“La embriagadora voluptuosidad de la vida consistía en eso precisamente, en que podían (al menos en teoría) escoger libremente la senda que quisiesen y pasarse después a otra, y a otra, según les viniese en gana”.
Un puente sobre el Drina. Ivo Andrić
Una vez, cuando tenía por ahí cinco años y quién sabe después de oír o ver qué —incluso creo que fue al regresar de unas vacaciones en el mar—, me acerqué con algo de inquietud a mi mamá y le pregunté si dividieran a todas las personas entre blancos y negros, a mí a qué lado me pondrían. Más que saber a cuál correspondía, creo que quería era entender qué significaba lo que sea que fuera yo.
Es que desde que empezamos a asimilar el mundo se nos impone la raza como una frontera y se nos enseña a clasificar exhaustivamente para tener bien claro el sitio de cada quién.
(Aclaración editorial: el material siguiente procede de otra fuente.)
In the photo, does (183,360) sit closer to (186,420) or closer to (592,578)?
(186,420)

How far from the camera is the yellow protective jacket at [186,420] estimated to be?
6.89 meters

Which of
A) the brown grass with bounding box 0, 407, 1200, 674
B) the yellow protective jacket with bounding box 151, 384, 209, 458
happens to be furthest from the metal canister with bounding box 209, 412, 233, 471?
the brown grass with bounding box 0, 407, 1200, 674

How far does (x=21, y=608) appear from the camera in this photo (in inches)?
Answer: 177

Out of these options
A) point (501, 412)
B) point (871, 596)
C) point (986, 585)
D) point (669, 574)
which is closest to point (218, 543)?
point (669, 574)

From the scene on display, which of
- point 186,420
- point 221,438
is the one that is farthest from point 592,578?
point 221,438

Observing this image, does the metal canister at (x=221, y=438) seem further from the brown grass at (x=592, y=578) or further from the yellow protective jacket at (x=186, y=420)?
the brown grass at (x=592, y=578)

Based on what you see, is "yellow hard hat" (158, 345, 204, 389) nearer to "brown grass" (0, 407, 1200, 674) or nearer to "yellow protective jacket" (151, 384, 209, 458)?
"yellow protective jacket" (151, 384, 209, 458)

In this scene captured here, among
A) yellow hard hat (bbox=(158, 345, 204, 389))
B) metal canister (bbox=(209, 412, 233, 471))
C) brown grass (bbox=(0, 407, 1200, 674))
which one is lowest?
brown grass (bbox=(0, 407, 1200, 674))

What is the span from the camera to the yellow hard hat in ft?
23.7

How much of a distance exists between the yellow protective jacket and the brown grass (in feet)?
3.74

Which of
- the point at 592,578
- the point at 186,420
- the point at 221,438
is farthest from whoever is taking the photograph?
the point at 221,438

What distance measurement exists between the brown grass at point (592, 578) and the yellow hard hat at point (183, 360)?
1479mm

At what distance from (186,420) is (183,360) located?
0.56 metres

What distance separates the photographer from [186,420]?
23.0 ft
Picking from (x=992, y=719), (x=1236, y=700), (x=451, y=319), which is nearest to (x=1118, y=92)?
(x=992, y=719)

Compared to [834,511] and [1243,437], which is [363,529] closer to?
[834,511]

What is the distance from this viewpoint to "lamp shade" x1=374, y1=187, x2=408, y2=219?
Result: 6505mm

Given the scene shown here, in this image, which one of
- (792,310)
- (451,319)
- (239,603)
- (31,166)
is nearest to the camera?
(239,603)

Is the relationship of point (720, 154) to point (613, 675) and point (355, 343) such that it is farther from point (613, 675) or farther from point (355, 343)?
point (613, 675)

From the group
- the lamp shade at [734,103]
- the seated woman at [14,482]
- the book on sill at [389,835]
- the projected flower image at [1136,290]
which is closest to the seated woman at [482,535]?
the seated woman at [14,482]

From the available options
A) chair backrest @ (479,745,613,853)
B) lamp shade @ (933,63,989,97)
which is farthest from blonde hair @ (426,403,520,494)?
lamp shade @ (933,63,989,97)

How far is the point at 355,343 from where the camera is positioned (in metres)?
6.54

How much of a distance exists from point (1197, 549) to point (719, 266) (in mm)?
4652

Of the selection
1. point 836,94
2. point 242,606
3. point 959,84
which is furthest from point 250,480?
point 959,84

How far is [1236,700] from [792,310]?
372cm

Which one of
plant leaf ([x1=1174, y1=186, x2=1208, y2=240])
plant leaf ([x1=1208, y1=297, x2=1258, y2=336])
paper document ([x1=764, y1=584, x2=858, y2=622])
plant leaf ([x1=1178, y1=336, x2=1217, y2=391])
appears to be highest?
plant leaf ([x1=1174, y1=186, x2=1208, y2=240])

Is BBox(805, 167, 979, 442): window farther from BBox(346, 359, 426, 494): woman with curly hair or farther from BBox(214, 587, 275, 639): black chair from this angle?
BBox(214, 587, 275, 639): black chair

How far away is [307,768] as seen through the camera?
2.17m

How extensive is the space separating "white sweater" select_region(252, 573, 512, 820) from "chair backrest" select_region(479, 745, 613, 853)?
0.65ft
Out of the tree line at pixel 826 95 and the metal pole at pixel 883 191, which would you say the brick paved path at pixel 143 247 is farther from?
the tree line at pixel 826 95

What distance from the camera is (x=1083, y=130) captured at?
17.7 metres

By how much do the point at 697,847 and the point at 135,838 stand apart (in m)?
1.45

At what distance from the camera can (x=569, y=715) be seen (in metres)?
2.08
Cómo te llamas (y cuál es tu apellido), de dónde eres, dónde vives, a qué colegio vas, qué hacen tus papás, no te juntes con esa niña, estos son los lugares a los que debes ir y estos los sueños a los que debes aspirar en tu categoría.
Eso hace parte de casi todas las narrativas que nos rodean porque, además de ahogarnos en números anónimos protagonistas de tragedias, al intentar detallar hemos optado por etiquetas como ‘inmigrante’, ‘negro’, ‘latino’, ‘sirio’, ‘judío’, ‘mujer’, ‘marica’, ‘sin papeles’, antes que por los nombres y las historias de los seres humanos detrás de cada una de esas fachadas, que no son sino eufemismos de una indiferencia con una violencia implícita aterradora.
En la película A 200 metros un palestino lucha por reunirse con su familia, que vive apenas a doscientos metros, pero tras el muro, en el lado israelí. Para visitar a su hijo en el hospital el hombre debe hacer un viaje absurdo de doscientos kilómetros y superar una cantidad de obstáculos arriesgando la vida e intentando demostrar que es un ciudadano normal —solo que la clasificación inicial no le ha sido favorable. Además, su hijo ha empezado a sentir odio porque un niño del colegio, que no sabe de lo que habla pero que repite lo que oye, lo ha llamado ‘cisjordano de mierda’, entonces el chico ha decidido que si sigue yendo a ese colegio, le pegará a todo el mundo.
Construimos barreras físicas e imaginarias que incitan a la división y la violencia, al temor al aparentemente diferente, fomentando que otros las extiendan y que no se cuestionen las fundaciones de las categorías que nos inventamos ni se borren las fronteras de las que nos lucramos. Enséñale a tu hijo sobre jerarquías artificiales en las personas y prepárate para descubrir en quién se convertirá. Cada muro es un paso atrás en la esperanza.
En un ensayo sobre la pandemia, Juan José Millás hablaba de las muertes sin contabilizar, ‘gente que moría fuera del sistema’, como le explicó una responsable sanitaria. “Morir fuera del sistema, cuando se ha vivido disciplinadamente dentro, constituye una de las formas de destierro más crueles que quepa imaginar’, concluía él. Es que nos han indicado que fuera de sus datos e interpretaciones no hay nada, ni siquiera la propia vida, y por eso es tan duro quedar excluidos.
¿Qué somos si no somos nuestro apellido ni nuestro pasaporte ni un color de piel ni una profesión ni un estrato social ni un barrio ni un número de identificación o el dios o la nada en que creemos? ¿Sí lo sabemos o de tanto disfrazarlo se nos olvidó? ¿Existimos fuera del sistema? ¿Se habrá perdido algo si morimos y no nos cuentan en las cifras oficiales?
Se me quedó grabada una escena de la película La batalla olvidada: un hombre abraza a otro, aparentemente desconocido, y su acompañante le pregunta quién era, a lo que él responde “nadie, solo un hombre feliz”.
Que ojalá hubiera más definiciones así, un poquito más compatibles con el ser humano. Sería bueno recordar mejor lo que somos bajo todos los colores y las telas y los papeles, bajo lo que nos han dicho que seamos, y sabérselo transmitir sabiamente a aquellos que apenas abren los ojos al mundo, que serán los que construyan o derriben muros mañana.
No hay que despellejar ni obligar al otro a destruirse en el intento por demostrar su validez. Dijo Benjamín Labatut en Un verdor terrible: “Le pregunté cuánto tiempo le quedaba de vida a mi limón. Me dijo que no había forma de saberlo, al menos no sin cortar su tronco para mirar sus anillos. Pero ¿quién querría hacer una cosa así?”